“Um fresco do Mississípi de 1930” de Mark Twain
Por JOSÉ VÍTOR MALHEIROS
Terça-feira, 19 de Outubro de 2004
“As aventuras de Huckleberry Finn” é um fresco do Mississípi, uma colecção de episódios contados na primeira pessoa por Huck, vista através dos seus olhos e dos seus valores
Aclamado como um dos maiores romances americanos de sempre, “As Aventuras de Huckleberry Finn” conta a história de um rapaz de treze ou catorze anos que decide fugir da sua cidade e do seu pai, um bêbado incorrigível que o maltrata, para descer o Mississípi numa jangada em busca de uma nova vida, livre e sem obrigações.
“Huckleberry Finn”, publicado em 1884, foi escrito por Mark Twain como a continuação de um outro livro, “As Aventuras de Tom Sawyer” (1876), centrado nas escapadelas de um rapaz e nas aventuras reais e imaginárias do seu grupo de amigos, onde Huckleberry já era um dos protagonistas.
Huckleberry (Huck para os amigos) é ignorante, vulgar, rebelde e supersticioso, rouba quando precisa sem problemas de consciência, mas é cheio de expedientes e corajoso, tem bom coração e é capaz até de ser generoso, desde que isso não faça com que o tomem por parvo. A jangada tem outro passageiro: Jim, um escravo em fuga, velho amigo de Huck, que tenta chegar aos Estados Livres, onde quer trabalhar para ganhar dinheiro e poder comprar a liberdade da sua mulher e dos seus dois filhos.
Huck e Jim atravessam inúmeras peripécias, encontros com malfeitores, tempestades e acidentes, perseguições e buscas, emboscadas e mortes, rixas e discussões, vendetas familiares, encontros com trapaceiros profissionais (que nem sempre conseguem fugir do alcatrão e das penas) e tudo o mais que se pode esperar de uma narrativa passada nos anos 1830 numa região que representava ainda a ideia de “fronteira” nos Estados Unidos de então.
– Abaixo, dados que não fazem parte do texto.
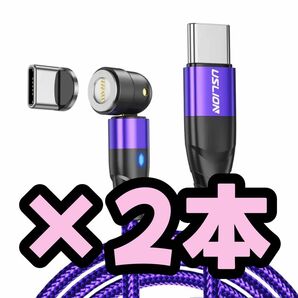 USB Type-C to C マグネット充電ケーブル 1m PD60W 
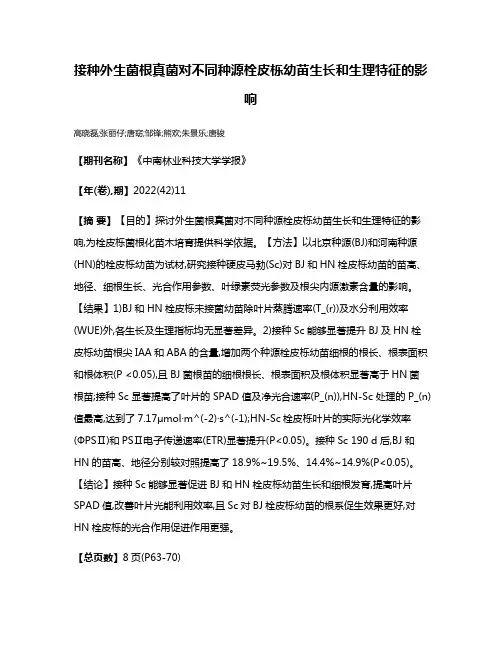 接种外生菌根真菌对不同种源栓皮栎幼苗生长和生理特征的影响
“River book” ao estilo dos “road books”, “Huckleberry” é um fresco do Mississípi, uma colecção de episódios contada na primeira pessoa por Huck, vista através dos seus olhos e dos seus valores, o que o torna por vezes difícil de classificar.
Com Huckleberry ficamos a saber que só numa jangada nos podemos sentir “completamente livres, à-vontade e confortáveis” e aprendemos que dá azar falar de assassinatos, sacudir a toalha de mesa depois do sol posto, tocar numa pele de cobra, olhar para a Lua Nova por cima do ombro esquerdo ou não informar as abelhas de uma colmeia de que o seu proprietário morreu, caso isso aconteça. Mas também somos postos perante a ambiguidade do seu sentimento em relação à fuga de Jim, na qual colabora porque é seu amigo e conhece a sua lealdade, mas que considera moralmente errada já que Jim “é propriedade de Miss Watson”.
Mark Twain é quase sempre apresentado como humorista e é verdade que o humor ocupa um lugar central em todos os seus livros e na sua vida, mas “Huckleberry Finn” está longe de ser um livro humorístico, ainda que seja frequentemente divertido e possa mesmo provocar aqui e ali uma gargalhada.
Escrito por Mark Twain com a preocupação evidente de ser um “livro para rapazes”, o livro excedeu em muito essa classificação e ganhou um lugar permanente na galeria dos clássicos, continuando ainda hoje a ser objecto de uma apaixonada discussão crítica.